Услыхав это, бабушка Ева перекрестилась и промолвила:
— Совсем ошалел.
Но Хаджи Ахилл не рассердился на это замечание… Напротив, оно доставило ему большое удовольствие. Он понял, что сильно задел бабушку Еву, и самодовольно прошептал, не выпуская чубука изо рта:
— Ума палата, язык — бритва, хитрый змей!
Но Хаджи Ахилл искренно любил жену.
Несмотря на все насмешки, подшучивания и кулачные расправы, он знал, какую благотворную роль играет в жизни человека жена, какое огромное значение имеет она для его счастья, и, в противовес вышеприведенному оскорбительному сравнению, говорил иногда:
— Дом без жены да муж без монет — хуже нет!
Тут бабушка Ева приятно улыбалась и ласково заглядывала в глаза супругу, словно кошка, которую гладят по шелковой спинке.
Хаджи Ахилл обожал свою подругу и в критическую минуту доказал это.
Когда в 1877 году полчища башибузуков, ободренные близостью сулеймановых войск, напали на Сопот, Хаджи Ахиллу, как всем, пришлось бежать за Балканский хребет. Он бросил все: дом, бритвы, кофейники, картинную галерею, бесценный музей свой, даже булгарию, даже иерусалимский чубук! Только два предмета сохранил и унес он с собой за Балканские горы: свое копье и бабушку Еву!
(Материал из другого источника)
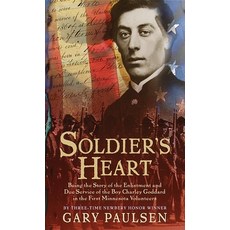 (英文圖書) Soldier's Heart: Being the Story of the Enlistment and Due Service of the Boy Charley Goddard... Mass Market Paperbound, Laurel Leaf Library, 英文
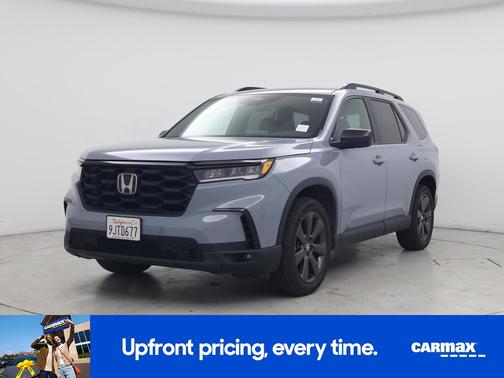 Gray 2024 Honda Pilot Sport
Последние великие события — война, опустошения, освобождение — не застали Хаджи Ахилла врасплох. Они были им предвидены и не исторгли из уст его удивленных восклицаний, кроме философского «Божья воля!», которым он встречал безразлично все замечательные явления в своей жизни, как, например: спуск с лестницы в славном храме Святой Софии, получение пресловутой оплеухи в Море, приобретение в Сопоте сотни золотых грошей вместо сотни ударов кизиловыми прутьями и, наконец, освобождение Болгарии.